Recent high-dimensional molecular profiling of RA synovium has provided unprecedented resolution of the cell types and pathways in tissues affected by rheumatic diseases. Heightened attention to tissue architecture is also emerging as a means to classify individual disease variation that may allow patients to be further stratified by therapeutic response. Although this wealth of data may have already pinpointed promising biomarkers, additional studies, likely including tissue-based functional drug response assays, will be required to demonstrate how the complex tissue environment responds.

Molecular, cellular, and more recently spatial profiling of the RA synovium are uncovering fundamental features of the disease. Current investigations are examining whether this information will provide meaningful biomarkers for individualized medicine in RA.

Molecular, cellular, and more recently spatial profiling of the RA synovium are uncovering fundamental features of the disease. Current investigations are examining whether this information will provide meaningful biomarkers for individualized medicine in RA.

Osteoarthritis is associated with severe joint pain, inflammation, and cartilage degeneration. Drugs injected directly into intra-articular joint space clear out rapidly providing only short-term benefit. Their transport into cartilage to reach cellular targets is hindered by the tissue's dense, negatively charged extracellular matrix. This has limited, despite strong preclinical data, the clinical translation of osteoarthritis drugs. #link# Recent work has focused on developing intra-joint and intra-cartilage targeting drug delivery systems (DDS) to enable long-term therapeutic response, which is presented here.

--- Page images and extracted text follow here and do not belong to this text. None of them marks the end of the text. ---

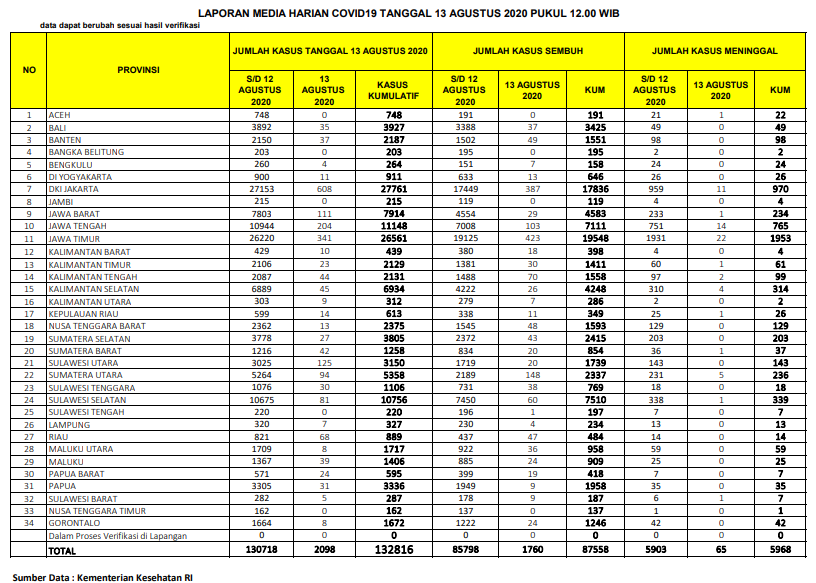 LAPORAN MEDIA HARIAN COVID19 TANGGAL 13 AGUSTUS 2020 PUKUL 12.00 WIB

data dapat berubah sesuai hasil verifikasi

| NO | PROVINSI | JUMLAH KASUS TANGGAL 13 AGUSTUS 2020 | | | JUMLAH KASUS SEMBUH | | | JUMLAH KASUS MENINGGAL | | |
|---|---|---|---|---|---|---|---|---|---|---|
| | | S/D 12 AGUSTUS 2020 | 13 AGUSTUS 2020 | KASUS KUMULATIF | S/D 12 AGUSTUS 2020 | 13 AGUSTUS 2020 | KUM | S/D 12 AGUSTUS 2020 | 13 AGUSTUS 2020 | KUM |
| 1 | ACEH | 748 | 0 | 748 | 191 | 0 | 191 | 21 | 1 | 22 |
| 2 | BALI | 3892 | 35 | 3927 | 3388 | 37 | 3425 | 49 | 0 | 49 |
| 3 | BANTEN | 2150 | 37 | 2187 | 1502 | 49 | 1551 | 98 | 0 | 98 |
| 4 | BANGKA BELITUNG | 203 | 0 | 203 | 195 | 0 | 195 | 2 | 0 | 2 |
| 5 | BENGKULU | 260 | 4 | 264 | 151 | 7 | 158 | 24 | 0 | 24 |
| 6 | DI YOGYAKARTA | 900 | 11 | 911 | 633 | 13 | 646 | 26 | 0 | 26 |
| 7 | DKI JAKARTA | 27153 | 608 | 27761 | 17449 | 387 | 17836 | 959 | 11 | 970 |
| 8 | JAMBI | 215 | 0 | 215 | 119 | 0 | 119 | 4 | 0 | 4 |
| 9 | JAWA BARAT | 7803 | 111 | 7914 | 4554 | 29 | 4583 | 233 | 1 | 234 |
| 10 | JAWA TENGAH | 10944 | 204 | 11148 | 7008 | 103 | 7111 | 751 | 14 | 765 |
| 11 | JAWA TIMUR | 26220 | 341 | 26561 | 19125 | 423 | 19548 | 1931 | 22 | 1953 |
| 12 | KALIMANTAN BARAT | 429 | 10 | 439 | 380 | 18 | 398 | 4 | 0 | 4 |
| 13 | KALIMANTAN TIMUR | 2106 | 23 | 2129 | 1381 | 30 | 1411 | 60 | 1 | 61 |
| 14 | KALIMANTAN TENGAH | 2087 | 44 | 2131 | 1488 | 70 | 1558 | 97 | 2 | 99 |
| 15 | KALIMANTAN SELATAN | 6889 | 45 | 6934 | 4222 | 26 | 4248 | 310 | 4 | 314 |
| 16 | KALIMANTAN UTARA | 303 | 9 | 312 | 279 | 7 | 286 | 2 | 0 | 2 |
| 17 | KEPULAUAN RIAU | 599 | 14 | 613 | 338 | 11 | 349 | 25 | 1 | 26 |
| 18 | NUSA TENGGARA BARAT | 2362 | 13 | 2375 | 1545 | 48 | 1593 | 129 | 0 | 129 |
| 19 | SUMATERA SELATAN | 3778 | 27 | 3805 | 2372 | 43 | 2415 | 203 | 0 | 203 |
| 20 | SUMATERA BARAT | 1216 | 42 | 1258 | 834 | 20 | 854 | 36 | 1 | 37 |
| 21 | SULAWESI UTARA | 3025 | 125 | 3150 | 1719 | 20 | 1739 | 143 | 0 | 143 |
| 22 | SUMATERA UTARA | 5264 | 94 | 5358 | 2189 | 148 | 2337 | 231 | 5 | 236 |
| 23 | SULAWESI TENGGARA | 1076 | 30 | 1106 | 731 | 38 | 769 | 18 | 0 | 18 |
| 24 | SULAWESI SELATAN | 10675 | 81 | 10756 | 7450 | 60 | 7510 | 338 | 1 | 339 |
| 25 | SULAWESI TENGAH | 220 | 0 | 220 | 196 | 1 | 197 | 7 | 0 | 7 |
| 26 | LAMPUNG | 320 | 7 | 327 | 230 | 4 | 234 | 13 | 0 | 13 |
| 27 | RIAU | 821 | 68 | 889 | 437 | 47 | 484 | 14 | 0 | 14 |
| 28 | MALUKU UTARA | 1709 | 8 | 1717 | 922 | 36 | 958 | 59 | 0 | 59 |
| 29 | MALUKU | 1367 | 39 | 1406 | 885 | 24 | 909 | 25 | 0 | 25 |
| 30 | PAPUA BARAT | 571 | 24 | 595 | 399 | 19 | 418 | 7 | 0 | 7 |
| 31 | PAPUA | 3305 | 31 | 3336 | 1949 | 9 | 1958 | 35 | 0 | 35 |
| 32 | SULAWESI BARAT | 282 | 5 | 287 | 178 | 9 | 187 | 6 | 1 | 7 |
| 33 | NUSA TENGGARA TIMUR | 162 | 0 | 162 | 137 | 0 | 137 | 1 | 0 | 1 |
| 34 | GORONTALO | 1664 | 8 | 1672 | 1222 | 24 | 1246 | 42 | 0 | 42 |
| | Dalam Proses Verifikasi di Lapangan | 0 | 0 | 0 | 0 | 0 | 0 | 0 | 0 | 0 |
| | TOTAL | 130718 | 2098 | 132816 | 85798 | 1760 | 87558 | 5903 | 65 | 5968 |

Sumber Data : Kementerian Kesehatan RI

Synovial joint targeting hybrid systems utilizing combinations of hydrogels, liposomes, and particle-based carriers are in consideration for pain-inflammation relief. Cartilage penetrating DDS target intra-cartilage constituents like aggrecans, collagen II, and chondrocytes such that drugs can reach their cellular and intra-cellular targets, which can enable clinical translation of disease-modifying ostave the way for gene therapy as osteoarthritis treatment.